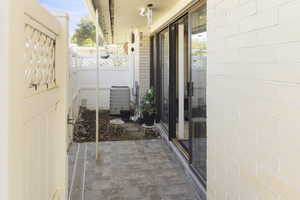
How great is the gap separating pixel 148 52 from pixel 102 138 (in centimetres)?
261

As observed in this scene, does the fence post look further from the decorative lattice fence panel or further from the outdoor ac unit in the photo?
the outdoor ac unit

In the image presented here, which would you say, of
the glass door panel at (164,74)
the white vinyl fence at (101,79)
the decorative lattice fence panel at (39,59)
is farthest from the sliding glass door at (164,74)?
the decorative lattice fence panel at (39,59)

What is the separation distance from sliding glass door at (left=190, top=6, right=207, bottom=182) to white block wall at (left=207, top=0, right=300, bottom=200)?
71 centimetres

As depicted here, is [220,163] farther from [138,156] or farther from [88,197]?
[138,156]

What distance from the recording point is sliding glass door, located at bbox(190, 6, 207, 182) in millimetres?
2799

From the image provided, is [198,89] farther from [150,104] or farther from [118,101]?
[118,101]

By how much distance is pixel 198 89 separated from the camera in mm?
2990

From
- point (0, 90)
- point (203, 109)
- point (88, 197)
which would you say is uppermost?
point (0, 90)

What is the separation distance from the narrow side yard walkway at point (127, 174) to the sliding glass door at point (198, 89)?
355mm

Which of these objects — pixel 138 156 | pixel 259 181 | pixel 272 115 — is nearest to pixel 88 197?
pixel 138 156

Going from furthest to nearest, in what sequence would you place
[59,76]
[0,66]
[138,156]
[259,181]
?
[138,156] → [59,76] → [259,181] → [0,66]

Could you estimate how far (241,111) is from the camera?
1610mm

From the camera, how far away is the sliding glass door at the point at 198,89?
9.18 ft

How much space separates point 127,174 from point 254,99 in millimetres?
2301
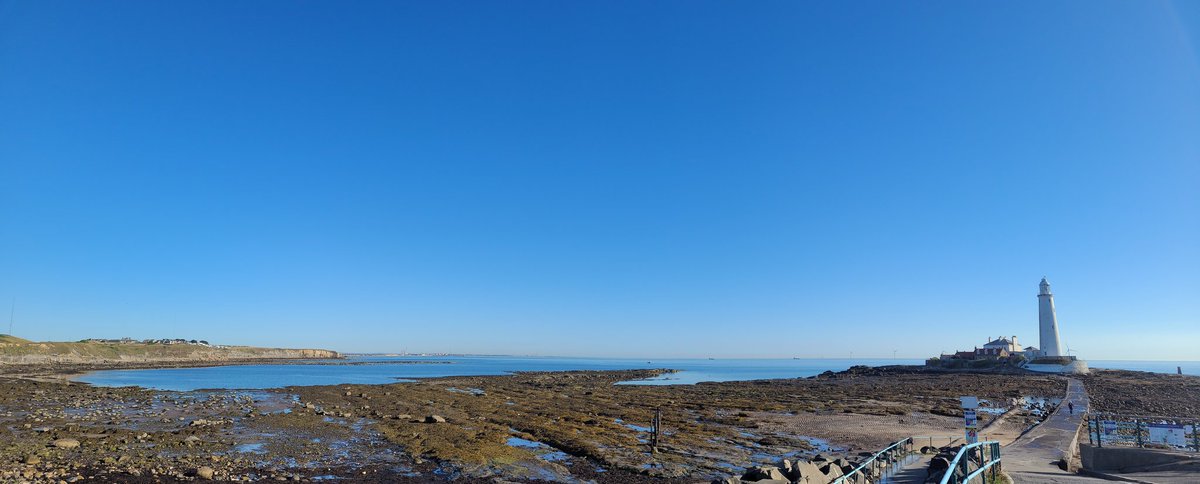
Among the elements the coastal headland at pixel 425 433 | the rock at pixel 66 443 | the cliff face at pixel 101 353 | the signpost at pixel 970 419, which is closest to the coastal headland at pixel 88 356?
the cliff face at pixel 101 353

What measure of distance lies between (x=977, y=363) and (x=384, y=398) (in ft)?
300

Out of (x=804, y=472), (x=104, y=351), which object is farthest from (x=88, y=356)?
(x=804, y=472)

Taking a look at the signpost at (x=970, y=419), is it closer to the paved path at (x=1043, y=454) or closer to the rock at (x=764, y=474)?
the paved path at (x=1043, y=454)

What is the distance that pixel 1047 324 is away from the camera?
8575cm

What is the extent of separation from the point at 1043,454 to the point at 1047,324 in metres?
86.1

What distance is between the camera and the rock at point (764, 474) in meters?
12.7

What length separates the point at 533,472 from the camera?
1811cm

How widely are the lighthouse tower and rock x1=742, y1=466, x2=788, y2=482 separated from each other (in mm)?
93898

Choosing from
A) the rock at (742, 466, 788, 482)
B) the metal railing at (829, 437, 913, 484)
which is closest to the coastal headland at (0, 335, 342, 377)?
the rock at (742, 466, 788, 482)

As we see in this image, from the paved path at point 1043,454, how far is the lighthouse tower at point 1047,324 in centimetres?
7164

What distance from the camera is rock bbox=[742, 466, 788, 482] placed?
1274 centimetres

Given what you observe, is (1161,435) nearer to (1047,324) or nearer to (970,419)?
(970,419)

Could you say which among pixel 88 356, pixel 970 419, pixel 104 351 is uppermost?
pixel 970 419

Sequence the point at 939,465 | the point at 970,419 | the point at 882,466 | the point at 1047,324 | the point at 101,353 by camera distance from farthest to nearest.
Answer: the point at 101,353 → the point at 1047,324 → the point at 970,419 → the point at 882,466 → the point at 939,465
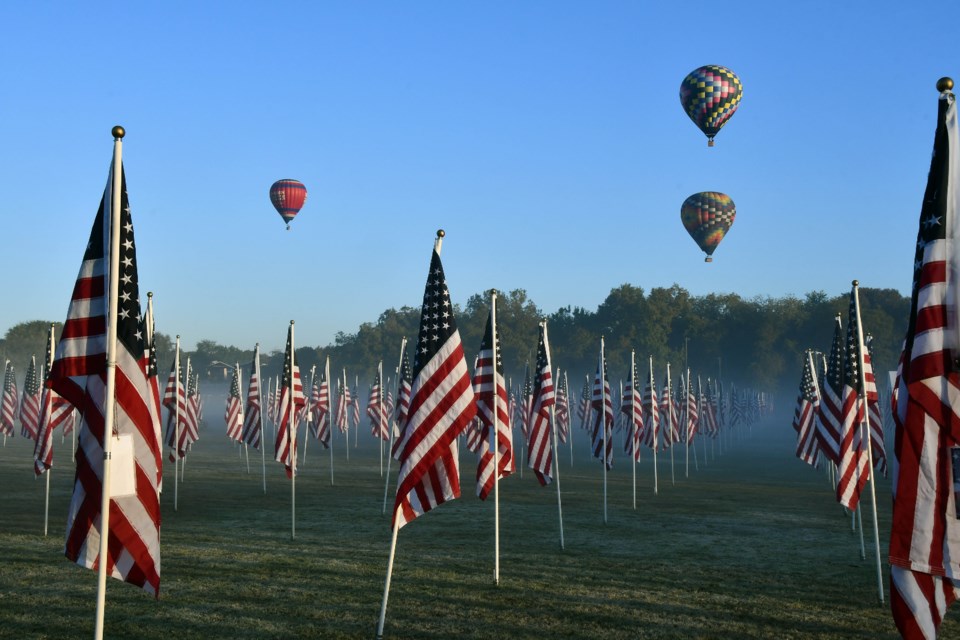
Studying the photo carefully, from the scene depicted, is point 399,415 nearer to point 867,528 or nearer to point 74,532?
point 867,528

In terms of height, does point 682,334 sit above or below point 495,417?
above

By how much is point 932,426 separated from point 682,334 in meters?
130

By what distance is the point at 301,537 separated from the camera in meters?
20.4

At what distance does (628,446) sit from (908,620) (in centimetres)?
2419

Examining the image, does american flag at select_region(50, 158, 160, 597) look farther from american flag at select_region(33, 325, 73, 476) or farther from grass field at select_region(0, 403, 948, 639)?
american flag at select_region(33, 325, 73, 476)

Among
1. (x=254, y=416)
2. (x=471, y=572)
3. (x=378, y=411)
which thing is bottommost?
(x=471, y=572)

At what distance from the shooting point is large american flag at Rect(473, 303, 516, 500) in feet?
53.2

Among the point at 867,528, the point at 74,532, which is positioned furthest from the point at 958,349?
the point at 867,528

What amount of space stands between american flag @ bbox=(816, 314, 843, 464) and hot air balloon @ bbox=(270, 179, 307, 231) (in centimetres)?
5385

=-=-=

Written exercise
Return all of the records above verbatim, leaving the pictures out.

Response to this task
How great is the gap separating pixel 148 52 from pixel 102 138 (in centimetres)?
261

As observed in this scene, does the fence post look further from the decorative lattice fence panel or further from the outdoor ac unit in the photo?
the outdoor ac unit

In the image presented here, which would you say, of
the glass door panel at (164,74)
the white vinyl fence at (101,79)
the decorative lattice fence panel at (39,59)
is farthest from the sliding glass door at (164,74)?
the decorative lattice fence panel at (39,59)

What is the separation distance from sliding glass door at (left=190, top=6, right=207, bottom=182) to white block wall at (left=207, top=0, right=300, bottom=200)?
71 centimetres

As depicted here, is [220,163] farther from [138,156] or farther from [88,197]?
[138,156]

What distance from the recording point is sliding glass door, located at bbox(190, 6, 207, 182) in millimetres?
2799

From the image provided, is [198,89] farther from [150,104] or farther from [118,101]?
[118,101]

By how much distance is pixel 198 89 separated from the camera in mm?
2990

From
- point (0, 90)
- point (203, 109)
- point (88, 197)
which would you say is uppermost?
point (0, 90)

What is the separation distance from the narrow side yard walkway at point (127, 174) to the sliding glass door at point (198, 89)?
355mm

Which of these objects — pixel 138 156 | pixel 259 181 | pixel 272 115 — is nearest to pixel 88 197?
pixel 138 156

Going from furthest to nearest, in what sequence would you place
[59,76]
[0,66]
[138,156]
[259,181]
?
[138,156] → [59,76] → [259,181] → [0,66]

Could you estimate how far (241,111) is from the camera?
1610mm

From the camera, how far away is the sliding glass door at the point at 198,89?
9.18 ft

How much space separates point 127,174 from point 254,99 in millimetres?
2301
Among the elements the coastal headland at pixel 425 433 | the rock at pixel 66 443 | the cliff face at pixel 101 353 | the signpost at pixel 970 419, which is closest to the coastal headland at pixel 88 356?
the cliff face at pixel 101 353

What measure of distance lies between (x=977, y=363) and (x=384, y=398) (in ft)?
300

Out of (x=804, y=472), (x=104, y=351), which object is farthest from (x=88, y=356)?
(x=804, y=472)

Taking a look at the signpost at (x=970, y=419), is it closer to the paved path at (x=1043, y=454) or closer to the rock at (x=764, y=474)?
the paved path at (x=1043, y=454)

What is the distance that pixel 1047 324 is away from the camera?
8575cm

What is the extent of separation from the point at 1043,454 to the point at 1047,324 in metres?
86.1

What distance is between the camera and the rock at point (764, 474) in meters?
12.7

What length separates the point at 533,472 from the camera?
1811cm

How widely are the lighthouse tower and rock x1=742, y1=466, x2=788, y2=482 separated from each other (in mm)?
93898

Choosing from
A) the rock at (742, 466, 788, 482)
B) the metal railing at (829, 437, 913, 484)
which is closest to the coastal headland at (0, 335, 342, 377)?
the rock at (742, 466, 788, 482)

As we see in this image, from the paved path at point 1043,454, how far is the lighthouse tower at point 1047,324 in centimetres?
7164

What distance from the camera is rock bbox=[742, 466, 788, 482] placed?
1274 centimetres

Given what you observe, is (1161,435) nearer to (1047,324) or nearer to (970,419)?
(970,419)

Could you say which among pixel 88 356, pixel 970 419, pixel 104 351 is uppermost?
pixel 970 419

Sequence the point at 939,465 | the point at 970,419 | the point at 882,466 | the point at 1047,324 | the point at 101,353 by camera distance from farthest to nearest.
Answer: the point at 101,353 → the point at 1047,324 → the point at 970,419 → the point at 882,466 → the point at 939,465
Studying the photo carefully, from the scene depicted, is point 399,415 nearer to point 867,528 or nearer to point 74,532?
point 867,528

In terms of height, does point 682,334 sit above or below point 495,417?
above

By how much is point 932,426 separated from point 682,334 in meters?
130

By what distance is the point at 301,537 separated from the camera in meters?
20.4

At what distance does (628,446) sit from (908,620) (in centimetres)?
2419

Examining the image, does american flag at select_region(50, 158, 160, 597) look farther from american flag at select_region(33, 325, 73, 476) or farther from grass field at select_region(0, 403, 948, 639)?
american flag at select_region(33, 325, 73, 476)

Among
1. (x=254, y=416)
2. (x=471, y=572)
3. (x=378, y=411)
which thing is bottommost?
(x=471, y=572)

At what distance from the shooting point is large american flag at Rect(473, 303, 516, 500) in feet?
53.2

Among the point at 867,528, the point at 74,532, which is positioned furthest from the point at 958,349?
the point at 867,528

What amount of space stands between american flag @ bbox=(816, 314, 843, 464) and hot air balloon @ bbox=(270, 179, 307, 231) (in centimetres)?
5385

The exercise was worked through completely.